Following the federal government’s decision to change the insolvency legislation framework, the ATO has warned SMSFs with a corporate trustee may be disqualified where they have been involved in an insolvency event.
In a website update, the regulator noted the government’s changes included a new debt restructuring process and a simplified liquidation process for eligible incorporated small businesses through the appointment of a restructuring practitioner.
These changes also led to amendments to the Superannuation Industry (Supervision) Act, which commenced from 8 December 2021, and the creation of a new category of disqualified persons, which could impact SMSFs with a corporate trustee.
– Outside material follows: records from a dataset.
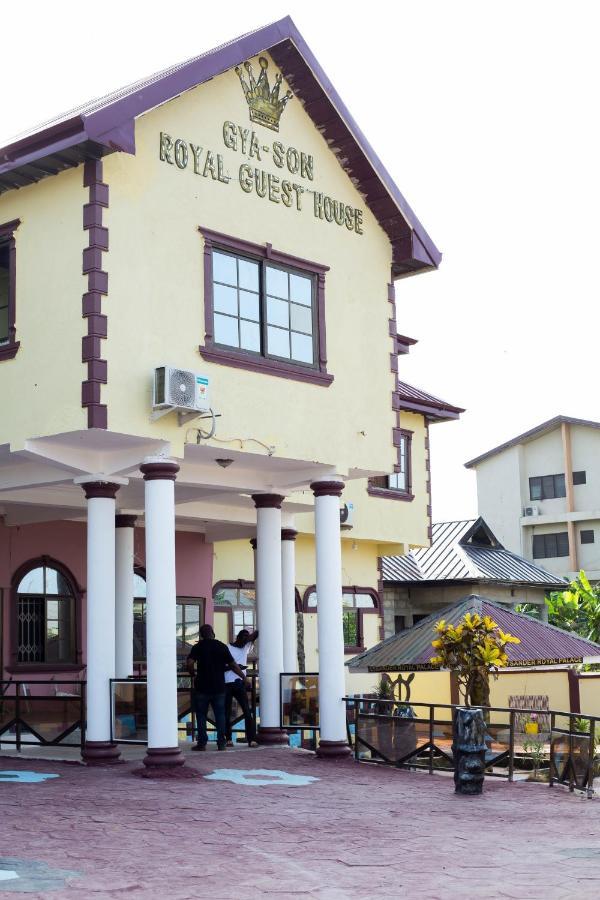 Gya-Son Royal Guest House Kumasi Bagian luar foto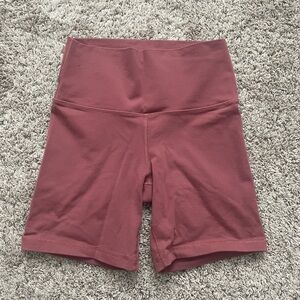 Dusty pink butter soft bike shorts Tnaction, size M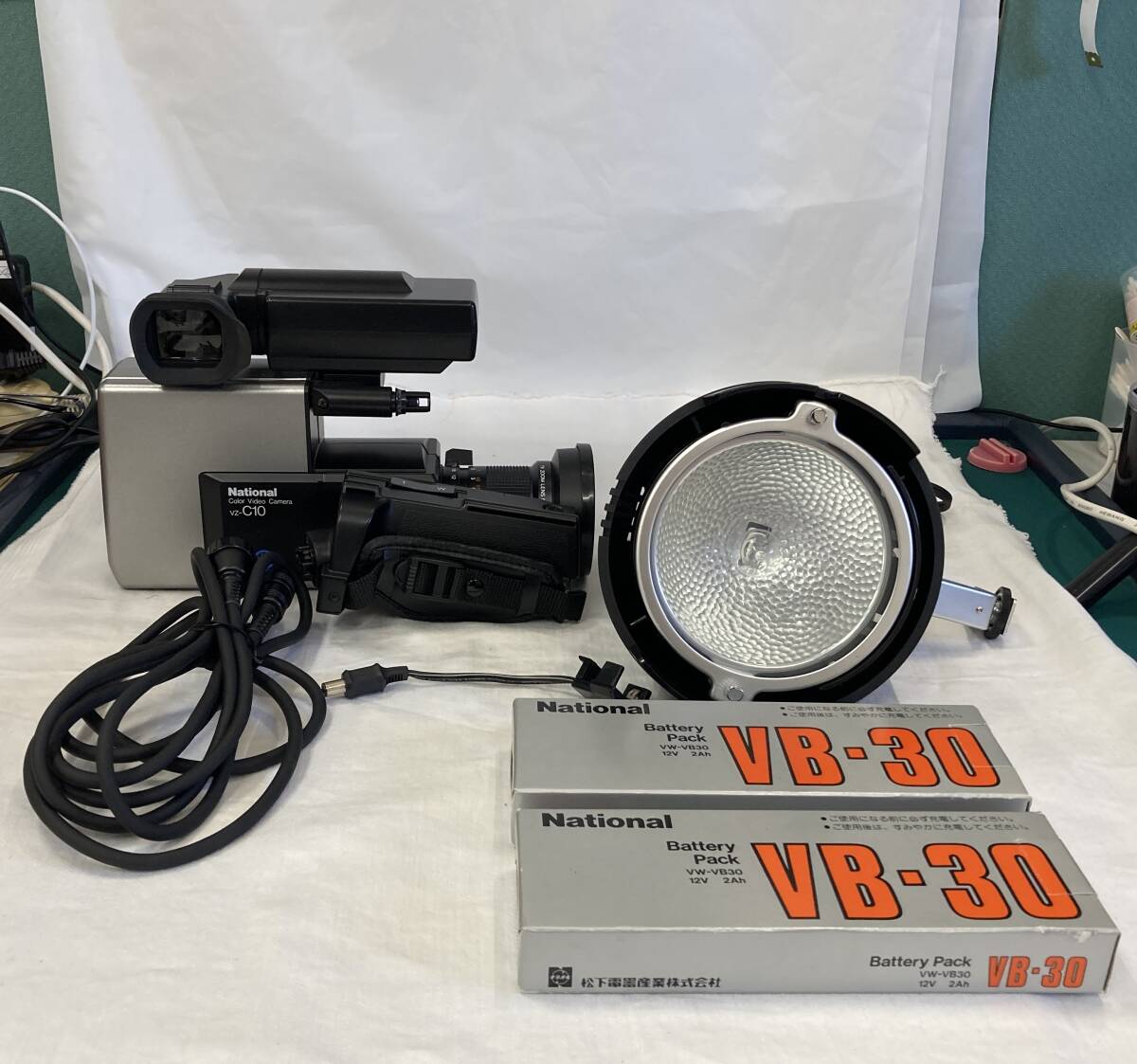 National カラービデオカメラ　VZ-C10 、ホームビデオライト VZ-LS35 、バッテリーパック VB-30 2個、収納ジュラルミンケース　一式！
“This new category applies when a restructuring practitioner is appointed in an insolvency event. This will trigger the disqualification of a corporate trustee of a superannuation entity, including an SMSF, from managing a superannuation entity,” the ATO stated.
“If your SMSF has a corporate trustee, and a restructuring practitioner is appointed, the company will no longer be able to act as the corporate trustee as it is disqualified. You need to notify us of the disqualification as soon as practicable.”
To comply, SMSFs have been given six months from the date of the practitioner’s appointment to either restructure the fund to meet the definition of an SMSF, appoint a registrable superannuation entity licensee and become a small Australian Prudential Regulation Authority (APRA) fund or voluntarily wind up the SMSF and roll the benefits into an APRA-regulated fund.
“[SMSFs] may also have obligations to inform the Australian Securities and Investments Commission,” the ATO added.
Newly established SMSFs have been advised to first consider the eligibility of a corporate trustee before their appointment, with the ATO updating its website, relevant forms and the Australian business register to reflect the changes.
In a separate update, the ATO has reminded SMSFs that have received a finalised audit to lodge their SMSF annual return (SAR) by 28 February, highlighting it was more than an income tax return.
“It’s used to report super regulatory information, member contributions and pay the SMSF supervisory levy. The amount you pay for your supervisory levy is stated in the return,” it said.
“All operational funds need to lodge a SAR. Even if you’ve only been operational for part of the financial year, you’ll need to lodge a SAR.
“Remember, [the] transfer balance account report is a separate reporting obligation. You don’t need to include this information in your SAR.”